Setting aside a COVID-19-era consulting gig at W Hotel, this is D'Sylva's first restaurant since Tonka in 2013, the hot Indian place that followed on from the even hotter multi-Asian Coda in 2009. Back then, D'Sylva was fresh off winning The Age Good Food Guide's Young Chef award in 2007 and not long out of high-flying mod-Oz innovator Pearl, where he was head chef. Over the years, he developed a style that plucks from his Indian-Italian heritage and Aussie training. Decca ties it all together.

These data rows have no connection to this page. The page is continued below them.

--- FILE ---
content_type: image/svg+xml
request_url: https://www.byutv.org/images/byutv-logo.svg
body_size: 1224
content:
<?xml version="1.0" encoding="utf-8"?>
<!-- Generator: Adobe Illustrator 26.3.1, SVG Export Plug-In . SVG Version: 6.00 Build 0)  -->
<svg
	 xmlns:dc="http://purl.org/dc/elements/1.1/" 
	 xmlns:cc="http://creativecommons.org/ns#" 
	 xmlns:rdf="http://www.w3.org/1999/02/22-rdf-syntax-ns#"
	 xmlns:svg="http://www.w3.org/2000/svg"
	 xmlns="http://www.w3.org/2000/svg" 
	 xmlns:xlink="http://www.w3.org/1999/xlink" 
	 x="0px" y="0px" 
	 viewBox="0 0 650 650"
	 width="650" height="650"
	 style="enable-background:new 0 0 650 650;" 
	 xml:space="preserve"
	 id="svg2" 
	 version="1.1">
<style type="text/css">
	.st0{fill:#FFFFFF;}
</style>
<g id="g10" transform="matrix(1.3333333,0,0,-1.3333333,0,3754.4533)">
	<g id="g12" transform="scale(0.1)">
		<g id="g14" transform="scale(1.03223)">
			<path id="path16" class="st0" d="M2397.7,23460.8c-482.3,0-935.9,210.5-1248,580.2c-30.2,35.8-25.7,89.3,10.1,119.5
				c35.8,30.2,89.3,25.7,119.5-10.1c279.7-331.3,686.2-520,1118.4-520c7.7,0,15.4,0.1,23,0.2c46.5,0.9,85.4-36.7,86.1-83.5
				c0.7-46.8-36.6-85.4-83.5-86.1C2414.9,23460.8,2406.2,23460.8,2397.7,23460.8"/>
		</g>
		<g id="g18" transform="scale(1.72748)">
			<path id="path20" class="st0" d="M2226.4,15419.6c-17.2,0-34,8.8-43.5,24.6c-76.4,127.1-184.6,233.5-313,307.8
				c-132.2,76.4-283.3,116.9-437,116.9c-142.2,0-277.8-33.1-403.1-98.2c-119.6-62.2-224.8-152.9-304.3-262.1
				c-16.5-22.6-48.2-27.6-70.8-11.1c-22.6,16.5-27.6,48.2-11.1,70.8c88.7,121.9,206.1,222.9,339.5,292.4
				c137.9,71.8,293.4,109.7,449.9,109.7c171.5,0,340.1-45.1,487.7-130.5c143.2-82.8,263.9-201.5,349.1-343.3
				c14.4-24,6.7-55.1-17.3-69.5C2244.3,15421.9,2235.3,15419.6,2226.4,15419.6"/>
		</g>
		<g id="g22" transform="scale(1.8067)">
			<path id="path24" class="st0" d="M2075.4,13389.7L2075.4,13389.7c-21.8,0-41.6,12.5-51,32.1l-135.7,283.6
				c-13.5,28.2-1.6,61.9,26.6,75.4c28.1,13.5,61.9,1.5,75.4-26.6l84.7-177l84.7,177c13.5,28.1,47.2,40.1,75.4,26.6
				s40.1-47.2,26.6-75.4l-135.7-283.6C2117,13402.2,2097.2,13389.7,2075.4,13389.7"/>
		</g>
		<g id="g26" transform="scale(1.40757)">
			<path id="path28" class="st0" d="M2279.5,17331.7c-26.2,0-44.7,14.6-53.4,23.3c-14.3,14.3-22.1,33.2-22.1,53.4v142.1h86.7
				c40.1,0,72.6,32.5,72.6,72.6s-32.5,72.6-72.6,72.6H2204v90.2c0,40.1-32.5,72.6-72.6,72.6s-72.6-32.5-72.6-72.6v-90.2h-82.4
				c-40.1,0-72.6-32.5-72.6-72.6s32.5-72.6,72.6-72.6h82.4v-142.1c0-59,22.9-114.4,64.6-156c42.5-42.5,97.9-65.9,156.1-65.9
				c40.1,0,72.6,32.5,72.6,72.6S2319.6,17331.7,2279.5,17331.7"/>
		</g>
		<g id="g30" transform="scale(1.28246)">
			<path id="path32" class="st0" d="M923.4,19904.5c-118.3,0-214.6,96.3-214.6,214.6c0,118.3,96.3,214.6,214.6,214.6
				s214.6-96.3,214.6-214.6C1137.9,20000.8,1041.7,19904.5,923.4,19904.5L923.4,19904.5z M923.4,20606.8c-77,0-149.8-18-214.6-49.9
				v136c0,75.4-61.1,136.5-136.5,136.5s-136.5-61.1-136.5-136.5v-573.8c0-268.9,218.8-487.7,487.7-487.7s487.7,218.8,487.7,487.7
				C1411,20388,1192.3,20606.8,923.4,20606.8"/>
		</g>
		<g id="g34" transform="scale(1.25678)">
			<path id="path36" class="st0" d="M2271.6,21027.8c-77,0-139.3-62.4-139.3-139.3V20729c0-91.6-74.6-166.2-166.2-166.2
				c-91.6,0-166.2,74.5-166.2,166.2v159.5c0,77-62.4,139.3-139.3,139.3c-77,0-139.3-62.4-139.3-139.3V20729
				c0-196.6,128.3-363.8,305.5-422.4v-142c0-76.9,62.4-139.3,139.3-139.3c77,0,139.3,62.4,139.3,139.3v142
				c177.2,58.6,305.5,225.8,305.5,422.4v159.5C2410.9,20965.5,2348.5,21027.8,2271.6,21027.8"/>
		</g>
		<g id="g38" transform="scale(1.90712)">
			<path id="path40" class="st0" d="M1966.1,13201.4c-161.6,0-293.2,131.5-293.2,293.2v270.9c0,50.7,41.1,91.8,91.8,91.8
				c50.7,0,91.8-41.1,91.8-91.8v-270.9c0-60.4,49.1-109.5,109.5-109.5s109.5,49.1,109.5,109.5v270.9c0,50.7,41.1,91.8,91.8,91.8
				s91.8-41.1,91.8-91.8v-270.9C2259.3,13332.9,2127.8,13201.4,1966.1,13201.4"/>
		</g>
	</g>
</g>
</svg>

'I grew up with curry and pasta together on the table. It all works.'
Adam D'Sylva
A dish from the Pearl days is betel leaf piled with Thai-spiced prawn meat, battered in tapioca flour and fried into a translucent flavour bomb. That's followed up with Italian-style calamari, a dish that's easy to come by, but you need a plate like this – fresh, thinly sliced, expertly fried – to remind you why it's special.
The menu is more Italian than anything else – there's pasta, pizza, salumi and cannoli – but it's eclectic. As D'Sylva tells me when I call to check facts, 'I grew up with curry and pasta together on the table. It all works.' Decca diners are proving him right every day.
Paccheri are short, fat pasta tubes, perfect for hugging pork ragu made with sausage mince from local butcher Brenta Meats and cooked with mushrooms, thyme and cavolo nero. The dish is bold and brash and I only share it because I need a swap for my mate's duck curry, served as a maryland, which makes it ideal for one person, or so she tries to tell me. The meat pulls apart, the coconutty yellow curry sauce heady but not hot: tick.
Between restaurants, D'Sylva launched Boca Gelato, which is available by the scoop and in a frozen tiramisu dessert. This isn't my favourite, a bit fridge-y and the biscuit layer dry, but I'd come back for the classic creme brulee served in a broad, shallow dish so there's more burnt sugar crust.
Decca is in the Alphington Paper Mill development, a half-built mess that's been waiting for a supermarket for years. I miss the obscure sign to underground parking and end up leaving the car on a mudflat before trudging to the restaurant. It's a beacon, curvy glass framing ruffled half-curtains,
and spilling with golden light.
Inside, the room flows past an open kitchen where D'Sylva finally has the pasta extruder and charcoal grill of his dreams. Waiters know the menu backwards and care whether you're enjoying it.
The eight-page wine list offers such value I wonder if some prices are errors. To pull out one, Domaine Gautheron Chablis 2023 is $86 here and $75 online; usually, you'd expect a 100 per cent mark-up in a restaurant.